Find the line that contains "What is the distance at" in the entries below. Output it and each later line exactly, and nothing else.

Lines of data
■ ■ ■

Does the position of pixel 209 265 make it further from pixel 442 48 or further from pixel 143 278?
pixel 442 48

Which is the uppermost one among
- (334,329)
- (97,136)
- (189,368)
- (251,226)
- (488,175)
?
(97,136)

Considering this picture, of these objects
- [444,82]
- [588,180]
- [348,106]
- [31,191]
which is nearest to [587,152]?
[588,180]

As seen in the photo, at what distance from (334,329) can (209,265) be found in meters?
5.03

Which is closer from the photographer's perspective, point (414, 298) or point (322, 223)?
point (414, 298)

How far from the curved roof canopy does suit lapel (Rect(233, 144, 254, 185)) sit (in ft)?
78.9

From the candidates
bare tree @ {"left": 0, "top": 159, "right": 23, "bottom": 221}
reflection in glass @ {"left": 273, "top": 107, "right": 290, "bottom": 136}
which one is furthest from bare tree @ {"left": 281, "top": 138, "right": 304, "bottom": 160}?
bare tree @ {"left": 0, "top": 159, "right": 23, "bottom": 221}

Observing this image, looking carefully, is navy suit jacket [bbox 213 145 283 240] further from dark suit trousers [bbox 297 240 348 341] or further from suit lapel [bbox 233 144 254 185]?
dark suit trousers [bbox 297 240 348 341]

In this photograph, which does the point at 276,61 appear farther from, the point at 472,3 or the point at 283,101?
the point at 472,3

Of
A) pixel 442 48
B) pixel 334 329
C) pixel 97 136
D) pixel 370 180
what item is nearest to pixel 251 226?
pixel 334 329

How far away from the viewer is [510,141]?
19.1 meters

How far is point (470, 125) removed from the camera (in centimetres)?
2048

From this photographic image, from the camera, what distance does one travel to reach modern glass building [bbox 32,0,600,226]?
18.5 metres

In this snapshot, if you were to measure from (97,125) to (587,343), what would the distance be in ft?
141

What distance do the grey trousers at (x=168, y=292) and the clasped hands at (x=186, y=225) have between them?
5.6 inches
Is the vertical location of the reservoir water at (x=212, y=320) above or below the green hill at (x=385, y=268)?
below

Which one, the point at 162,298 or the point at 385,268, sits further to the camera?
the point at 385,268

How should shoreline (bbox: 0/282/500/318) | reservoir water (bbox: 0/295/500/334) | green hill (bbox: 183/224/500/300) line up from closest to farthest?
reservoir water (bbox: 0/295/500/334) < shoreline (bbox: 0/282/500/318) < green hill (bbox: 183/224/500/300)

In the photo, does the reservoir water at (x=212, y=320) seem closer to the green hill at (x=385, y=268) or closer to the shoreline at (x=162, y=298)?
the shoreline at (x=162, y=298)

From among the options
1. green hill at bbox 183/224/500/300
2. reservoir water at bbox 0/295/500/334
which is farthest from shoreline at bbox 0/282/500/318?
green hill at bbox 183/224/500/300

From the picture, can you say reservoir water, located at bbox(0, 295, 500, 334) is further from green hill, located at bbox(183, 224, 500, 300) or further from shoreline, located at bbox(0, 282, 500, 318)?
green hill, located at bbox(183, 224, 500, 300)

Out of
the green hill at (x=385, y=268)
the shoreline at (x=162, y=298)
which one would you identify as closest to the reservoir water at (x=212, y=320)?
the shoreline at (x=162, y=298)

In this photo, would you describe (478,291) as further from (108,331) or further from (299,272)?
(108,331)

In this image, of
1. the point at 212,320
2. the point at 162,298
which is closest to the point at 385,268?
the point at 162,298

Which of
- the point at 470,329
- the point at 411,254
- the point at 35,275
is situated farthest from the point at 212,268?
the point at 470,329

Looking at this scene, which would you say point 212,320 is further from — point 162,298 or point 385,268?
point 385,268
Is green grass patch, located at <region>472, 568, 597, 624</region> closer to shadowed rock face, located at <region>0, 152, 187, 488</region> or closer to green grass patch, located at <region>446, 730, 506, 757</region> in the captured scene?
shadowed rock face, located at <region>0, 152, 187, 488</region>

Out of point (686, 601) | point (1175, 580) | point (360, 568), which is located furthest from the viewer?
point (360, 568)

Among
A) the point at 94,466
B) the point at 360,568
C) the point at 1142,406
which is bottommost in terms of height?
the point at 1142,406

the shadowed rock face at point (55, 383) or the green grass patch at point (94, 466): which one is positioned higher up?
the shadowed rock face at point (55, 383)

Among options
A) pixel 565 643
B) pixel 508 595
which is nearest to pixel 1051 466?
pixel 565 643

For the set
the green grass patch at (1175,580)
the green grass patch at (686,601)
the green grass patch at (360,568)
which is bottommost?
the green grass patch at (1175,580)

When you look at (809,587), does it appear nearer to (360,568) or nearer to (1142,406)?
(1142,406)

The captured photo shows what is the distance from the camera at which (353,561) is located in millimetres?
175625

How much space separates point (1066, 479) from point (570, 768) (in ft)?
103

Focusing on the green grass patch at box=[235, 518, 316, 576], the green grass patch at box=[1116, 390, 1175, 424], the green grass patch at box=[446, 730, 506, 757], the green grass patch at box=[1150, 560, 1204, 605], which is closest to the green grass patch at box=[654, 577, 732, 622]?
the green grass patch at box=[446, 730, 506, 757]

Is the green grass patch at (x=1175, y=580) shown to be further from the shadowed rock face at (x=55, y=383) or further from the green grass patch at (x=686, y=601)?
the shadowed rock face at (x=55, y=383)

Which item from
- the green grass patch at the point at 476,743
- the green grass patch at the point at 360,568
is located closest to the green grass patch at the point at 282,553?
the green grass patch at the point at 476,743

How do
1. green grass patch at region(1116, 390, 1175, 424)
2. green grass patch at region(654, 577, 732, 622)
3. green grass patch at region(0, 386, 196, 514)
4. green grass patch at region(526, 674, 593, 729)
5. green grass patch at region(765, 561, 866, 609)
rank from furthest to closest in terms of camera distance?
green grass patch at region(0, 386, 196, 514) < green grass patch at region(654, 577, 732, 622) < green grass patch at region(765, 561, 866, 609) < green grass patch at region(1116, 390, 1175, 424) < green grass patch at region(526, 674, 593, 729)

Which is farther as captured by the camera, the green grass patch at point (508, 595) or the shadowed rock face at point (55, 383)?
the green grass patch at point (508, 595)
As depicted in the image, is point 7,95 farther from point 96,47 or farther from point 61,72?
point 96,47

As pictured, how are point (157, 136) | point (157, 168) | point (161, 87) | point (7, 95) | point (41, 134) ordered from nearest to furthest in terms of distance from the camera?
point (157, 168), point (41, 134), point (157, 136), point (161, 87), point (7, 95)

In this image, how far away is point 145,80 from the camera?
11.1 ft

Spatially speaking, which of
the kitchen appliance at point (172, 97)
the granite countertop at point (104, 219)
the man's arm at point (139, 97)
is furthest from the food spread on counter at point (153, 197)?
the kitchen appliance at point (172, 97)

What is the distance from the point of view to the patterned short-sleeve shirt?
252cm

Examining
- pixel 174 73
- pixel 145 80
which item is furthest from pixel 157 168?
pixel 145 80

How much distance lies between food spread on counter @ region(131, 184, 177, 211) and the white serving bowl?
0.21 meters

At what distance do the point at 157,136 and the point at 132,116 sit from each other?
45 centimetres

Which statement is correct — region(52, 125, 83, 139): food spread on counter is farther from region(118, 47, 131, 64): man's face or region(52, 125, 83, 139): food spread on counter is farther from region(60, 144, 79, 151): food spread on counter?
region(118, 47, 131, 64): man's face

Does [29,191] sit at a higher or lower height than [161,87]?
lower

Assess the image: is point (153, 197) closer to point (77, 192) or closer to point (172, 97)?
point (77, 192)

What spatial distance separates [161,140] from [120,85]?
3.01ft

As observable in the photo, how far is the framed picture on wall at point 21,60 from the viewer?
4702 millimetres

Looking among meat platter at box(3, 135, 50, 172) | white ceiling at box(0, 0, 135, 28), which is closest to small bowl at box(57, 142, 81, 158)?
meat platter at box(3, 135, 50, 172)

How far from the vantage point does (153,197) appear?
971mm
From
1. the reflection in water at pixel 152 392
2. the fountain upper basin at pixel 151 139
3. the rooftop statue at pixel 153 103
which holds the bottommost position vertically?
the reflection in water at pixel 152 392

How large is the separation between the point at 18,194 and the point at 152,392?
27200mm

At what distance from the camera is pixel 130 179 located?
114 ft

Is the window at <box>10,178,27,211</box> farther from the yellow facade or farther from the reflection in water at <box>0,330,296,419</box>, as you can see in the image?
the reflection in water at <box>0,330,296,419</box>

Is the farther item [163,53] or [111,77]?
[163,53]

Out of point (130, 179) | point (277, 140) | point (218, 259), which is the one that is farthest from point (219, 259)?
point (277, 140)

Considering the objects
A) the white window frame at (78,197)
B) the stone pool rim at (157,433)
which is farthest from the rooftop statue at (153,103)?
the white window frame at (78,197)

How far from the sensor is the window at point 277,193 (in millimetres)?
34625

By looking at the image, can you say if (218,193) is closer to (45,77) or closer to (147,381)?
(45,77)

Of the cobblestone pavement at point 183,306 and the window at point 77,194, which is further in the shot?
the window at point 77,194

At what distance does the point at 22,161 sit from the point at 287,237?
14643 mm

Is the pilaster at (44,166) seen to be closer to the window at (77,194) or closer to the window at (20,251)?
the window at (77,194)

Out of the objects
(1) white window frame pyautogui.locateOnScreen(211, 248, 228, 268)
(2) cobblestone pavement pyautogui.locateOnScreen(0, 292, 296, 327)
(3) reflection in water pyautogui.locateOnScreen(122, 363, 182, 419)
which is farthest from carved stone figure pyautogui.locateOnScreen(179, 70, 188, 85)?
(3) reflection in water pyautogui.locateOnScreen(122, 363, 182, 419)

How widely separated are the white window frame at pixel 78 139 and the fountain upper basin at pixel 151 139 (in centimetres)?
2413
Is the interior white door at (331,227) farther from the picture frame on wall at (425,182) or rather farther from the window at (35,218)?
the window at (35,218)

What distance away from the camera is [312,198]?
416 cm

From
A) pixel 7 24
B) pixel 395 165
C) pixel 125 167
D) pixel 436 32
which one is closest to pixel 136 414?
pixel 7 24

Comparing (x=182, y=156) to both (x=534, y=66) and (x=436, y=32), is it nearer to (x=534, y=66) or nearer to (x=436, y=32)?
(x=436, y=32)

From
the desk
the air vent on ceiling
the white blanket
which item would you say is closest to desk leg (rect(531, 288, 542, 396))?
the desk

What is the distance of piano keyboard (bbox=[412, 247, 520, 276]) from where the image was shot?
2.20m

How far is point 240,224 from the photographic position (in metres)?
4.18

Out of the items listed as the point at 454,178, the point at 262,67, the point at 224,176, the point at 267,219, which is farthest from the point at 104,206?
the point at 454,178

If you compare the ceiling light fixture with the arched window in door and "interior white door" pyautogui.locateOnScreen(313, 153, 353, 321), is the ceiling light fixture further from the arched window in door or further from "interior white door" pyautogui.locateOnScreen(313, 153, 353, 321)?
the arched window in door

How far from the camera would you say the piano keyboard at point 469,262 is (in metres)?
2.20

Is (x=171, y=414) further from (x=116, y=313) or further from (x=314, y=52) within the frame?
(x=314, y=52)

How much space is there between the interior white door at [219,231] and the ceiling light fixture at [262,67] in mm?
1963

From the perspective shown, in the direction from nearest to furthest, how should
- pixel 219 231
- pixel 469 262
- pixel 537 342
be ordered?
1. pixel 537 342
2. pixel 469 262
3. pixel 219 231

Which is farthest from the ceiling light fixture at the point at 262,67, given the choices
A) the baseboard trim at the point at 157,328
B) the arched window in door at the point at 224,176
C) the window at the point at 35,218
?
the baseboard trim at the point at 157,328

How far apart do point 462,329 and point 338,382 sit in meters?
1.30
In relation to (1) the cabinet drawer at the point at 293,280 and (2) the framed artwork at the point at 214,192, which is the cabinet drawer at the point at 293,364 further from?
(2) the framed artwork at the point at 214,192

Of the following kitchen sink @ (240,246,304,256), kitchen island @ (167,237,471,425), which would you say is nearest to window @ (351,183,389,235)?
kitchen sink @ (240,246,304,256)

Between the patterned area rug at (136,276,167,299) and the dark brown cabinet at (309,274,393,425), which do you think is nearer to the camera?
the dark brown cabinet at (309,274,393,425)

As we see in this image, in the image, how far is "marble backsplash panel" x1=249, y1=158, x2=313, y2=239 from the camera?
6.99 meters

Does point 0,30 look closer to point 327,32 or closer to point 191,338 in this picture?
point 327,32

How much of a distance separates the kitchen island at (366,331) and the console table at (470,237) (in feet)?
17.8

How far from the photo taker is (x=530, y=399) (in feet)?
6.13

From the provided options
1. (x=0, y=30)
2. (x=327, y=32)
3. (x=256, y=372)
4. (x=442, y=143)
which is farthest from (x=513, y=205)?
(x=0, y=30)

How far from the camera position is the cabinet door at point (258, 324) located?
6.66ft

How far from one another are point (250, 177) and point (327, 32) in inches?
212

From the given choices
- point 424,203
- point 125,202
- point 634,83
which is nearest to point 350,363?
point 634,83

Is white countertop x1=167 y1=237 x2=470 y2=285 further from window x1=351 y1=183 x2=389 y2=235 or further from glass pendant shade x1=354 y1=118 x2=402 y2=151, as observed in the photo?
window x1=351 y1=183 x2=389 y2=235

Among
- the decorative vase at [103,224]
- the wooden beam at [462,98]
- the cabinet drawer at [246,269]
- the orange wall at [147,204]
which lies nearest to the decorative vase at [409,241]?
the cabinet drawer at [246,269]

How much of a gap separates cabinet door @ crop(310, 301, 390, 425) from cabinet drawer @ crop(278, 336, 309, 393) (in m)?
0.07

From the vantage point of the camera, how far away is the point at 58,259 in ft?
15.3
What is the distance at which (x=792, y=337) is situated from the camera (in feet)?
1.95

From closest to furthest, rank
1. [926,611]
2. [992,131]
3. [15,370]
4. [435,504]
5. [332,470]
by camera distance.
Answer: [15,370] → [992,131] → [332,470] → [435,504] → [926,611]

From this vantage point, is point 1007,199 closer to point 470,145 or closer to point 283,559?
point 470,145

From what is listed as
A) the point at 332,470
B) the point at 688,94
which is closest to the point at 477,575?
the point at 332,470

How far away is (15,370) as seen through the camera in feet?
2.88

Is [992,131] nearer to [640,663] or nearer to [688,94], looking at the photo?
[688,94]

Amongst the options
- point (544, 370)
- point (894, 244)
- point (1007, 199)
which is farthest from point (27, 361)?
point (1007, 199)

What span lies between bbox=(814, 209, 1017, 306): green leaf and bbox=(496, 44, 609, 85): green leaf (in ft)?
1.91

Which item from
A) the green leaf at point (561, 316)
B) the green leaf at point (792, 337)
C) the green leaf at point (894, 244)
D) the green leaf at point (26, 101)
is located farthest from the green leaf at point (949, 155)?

■ ■ ■

#### FINAL RESULT:
What is the distance at which (x=792, y=337) is situated from the camera (in feet)?
1.95

From closest to furthest, rank
1. [926,611]
2. [992,131]
3. [15,370]
4. [435,504]
5. [332,470]
by camera distance.
Answer: [15,370] → [992,131] → [332,470] → [435,504] → [926,611]

From this vantage point, is point 1007,199 closer to point 470,145 or closer to point 283,559?
point 470,145

From what is listed as
A) the point at 332,470
B) the point at 688,94
which is closest to the point at 477,575?
the point at 332,470

How far away is (15,370) as seen through the camera in feet?
2.88

Is [992,131] nearer to [640,663] or nearer to [688,94], looking at the photo?
[688,94]

Amongst the options
- point (544, 370)
- point (894, 244)
- point (1007, 199)
which is farthest from point (27, 361)?
point (1007, 199)

What span lies between bbox=(814, 209, 1017, 306): green leaf and bbox=(496, 44, 609, 85): green leaf (in ft)?
1.91

Which item from
A) the green leaf at point (561, 316)
B) the green leaf at point (792, 337)
C) the green leaf at point (894, 244)
D) the green leaf at point (26, 101)
is located farthest from the green leaf at point (949, 155)?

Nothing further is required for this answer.